======== Excerpted passage

# Terminating unused connections?



## grecorj (Jan 20, 2008)

I've read in a couple of posts that unused connections on the SWM should be "terminated" ... just wondering what that means? 

The reason I ask: I'm having WHDVR+DECA installed this wknd, all new equipment, new dish, etc. ... my current set up is 3 DTiVos, so 2 coax runs to each...with SWM I'll only need 1 obviously -- but if I keep all 6 lines connected to new SWM but 3 unused at receiver end, is that considered "terminated"? For example, 2 lines would run from SWM to family room with my first HR2x box, 1 line would go into the HR2x, the other line would just be connected to the coax wallplate in the room. Is that terminated, or do I have to somehow "cap" the unused coax plug at the receiver end?

Am I making sense at all? 

The reason I'll want to keep 2 coax runs to a few of the rooms is so I can later add another DECA to connect things like Wii, DVD players, etc.


----------



## Stuart Sweet (Jun 19, 2006)

Yeah, there are some little caps you can buy at your local home store that screw onto unused connections. Veryoldschool explained to me that you can use pretty much any ones you want but if you don't use them it can cause line loss. 

If you're doing them at the end of an existing line you'll need a "barrel" or female-to-female adapter.


----------



## hdtvfan0001 (Jul 28, 2004)

Here's what one looks like...and just one of many places to get them...

http://www.satpro.tv/75ohmterminatordc25bag.aspx


----------



## DrummerBoy523 (Jan 9, 2007)

================
======== Extracted material

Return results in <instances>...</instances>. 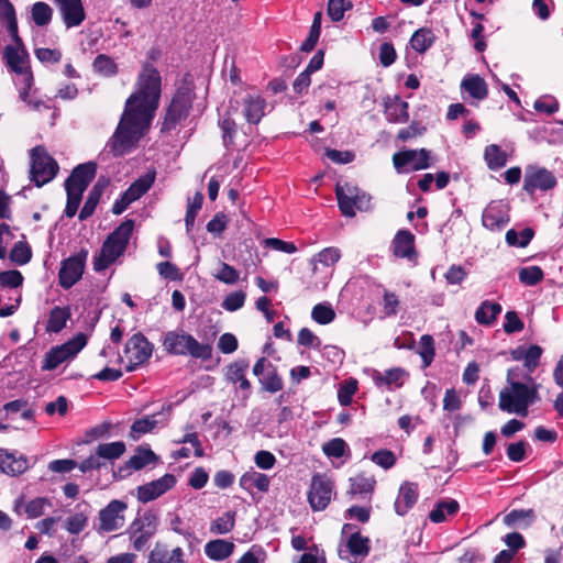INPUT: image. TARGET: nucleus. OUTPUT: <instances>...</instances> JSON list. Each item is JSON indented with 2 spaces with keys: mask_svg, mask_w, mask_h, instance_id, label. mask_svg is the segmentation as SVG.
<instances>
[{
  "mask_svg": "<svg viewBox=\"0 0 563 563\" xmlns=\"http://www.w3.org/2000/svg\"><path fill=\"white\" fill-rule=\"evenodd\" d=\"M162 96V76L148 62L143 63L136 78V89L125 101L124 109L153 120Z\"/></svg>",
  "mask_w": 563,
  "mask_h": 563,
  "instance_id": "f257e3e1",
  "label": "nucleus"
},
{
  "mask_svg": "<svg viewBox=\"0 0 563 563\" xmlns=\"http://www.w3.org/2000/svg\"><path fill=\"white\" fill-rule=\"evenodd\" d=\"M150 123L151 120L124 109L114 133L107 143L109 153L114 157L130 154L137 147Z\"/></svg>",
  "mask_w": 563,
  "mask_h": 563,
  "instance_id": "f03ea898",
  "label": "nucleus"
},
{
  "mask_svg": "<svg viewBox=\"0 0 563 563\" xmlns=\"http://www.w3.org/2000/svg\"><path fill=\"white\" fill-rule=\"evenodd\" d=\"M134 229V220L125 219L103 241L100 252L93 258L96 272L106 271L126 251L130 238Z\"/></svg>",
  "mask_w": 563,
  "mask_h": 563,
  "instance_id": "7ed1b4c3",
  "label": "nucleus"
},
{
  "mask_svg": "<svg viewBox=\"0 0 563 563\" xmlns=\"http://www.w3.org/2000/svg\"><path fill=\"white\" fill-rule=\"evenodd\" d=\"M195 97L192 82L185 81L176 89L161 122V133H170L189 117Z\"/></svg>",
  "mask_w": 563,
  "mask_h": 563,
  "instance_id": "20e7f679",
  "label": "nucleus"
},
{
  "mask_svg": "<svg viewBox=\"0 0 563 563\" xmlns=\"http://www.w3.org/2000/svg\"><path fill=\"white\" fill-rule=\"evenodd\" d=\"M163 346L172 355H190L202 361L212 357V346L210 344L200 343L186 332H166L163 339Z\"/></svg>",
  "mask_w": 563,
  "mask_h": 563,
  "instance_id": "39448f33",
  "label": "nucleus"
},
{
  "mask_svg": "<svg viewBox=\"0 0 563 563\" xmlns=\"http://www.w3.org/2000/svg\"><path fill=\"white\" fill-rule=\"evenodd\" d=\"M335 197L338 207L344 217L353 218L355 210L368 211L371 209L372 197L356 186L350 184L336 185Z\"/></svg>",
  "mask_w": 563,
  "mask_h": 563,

================

Objective 1
Write out the portion of the thread on terminating unused connections between "I've read in" and "DVD players, etc.", inclusive.
Objective 2
In the thread on terminating unused connections, what kind of adapter is needed to cap the end of an existing line?
Objective 3
Carry on the thread on terminating unused connections from the point where it stops.
The material has nothing to do with the thread on terminating unused connections.

Answer 1
I've read in a couple of posts that unused connections on the SWM should be "terminated" ... just wondering what that means? 

The reason I ask: I'm having WHDVR+DECA installed this wknd, all new equipment, new dish, etc. ... my current set up is 3 DTiVos, so 2 coax runs to each...with SWM I'll only need 1 obviously -- but if I keep all 6 lines connected to new SWM but 3 unused at receiver end, is that considered "terminated"? For example, 2 lines would run from SWM to family room with my first HR2x box, 1 line would go into the HR2x, the other line would just be connected to the coax wallplate in the room. Is that terminated, or do I have to somehow "cap" the unused coax plug at the receiver end?

Am I making sense at all? 

The reason I'll want to keep 2 coax runs to a few of the rooms is so I can later add another DECA to connect things like Wii, DVD players, etc.

Answer 2
A "barrel" or female-to-female adapter.

Answer 3
I got a box of 10, 75 Ohm terminators at Home Depot for like $3. The SWiM system is finicky, so definitely you want to terminate your unused wall jack plugs and all unused plugs on your splitters. My installer DID NOT do this and it appears to have caused me lots of signal issues. Once I terminated, it appears my signal issues have subsided.


----------



## grecorj (Jan 20, 2008)

Wow, amazing response time, thanks all!

So it appears this is not something intaller does as standard install? I guess I'll pick some up assuming installer won't have them on Saturday.


----------



## hdtvfan0001 (Jul 28, 2004)

grecorj said:


> Wow, amazing response time, thanks all!
> 
> So it appears this is not *something intaller does as standard install*? I guess I'll pick some up assuming installer won't have them on Saturday.


Sometimes they do bring some or have them in their truck, sometimes not.

In my case...with a self-install of a green splitter...I got a bunch in a small pack with the splitter itself.

They're not expensive by any means.


----------



## matt (Jan 12, 2010)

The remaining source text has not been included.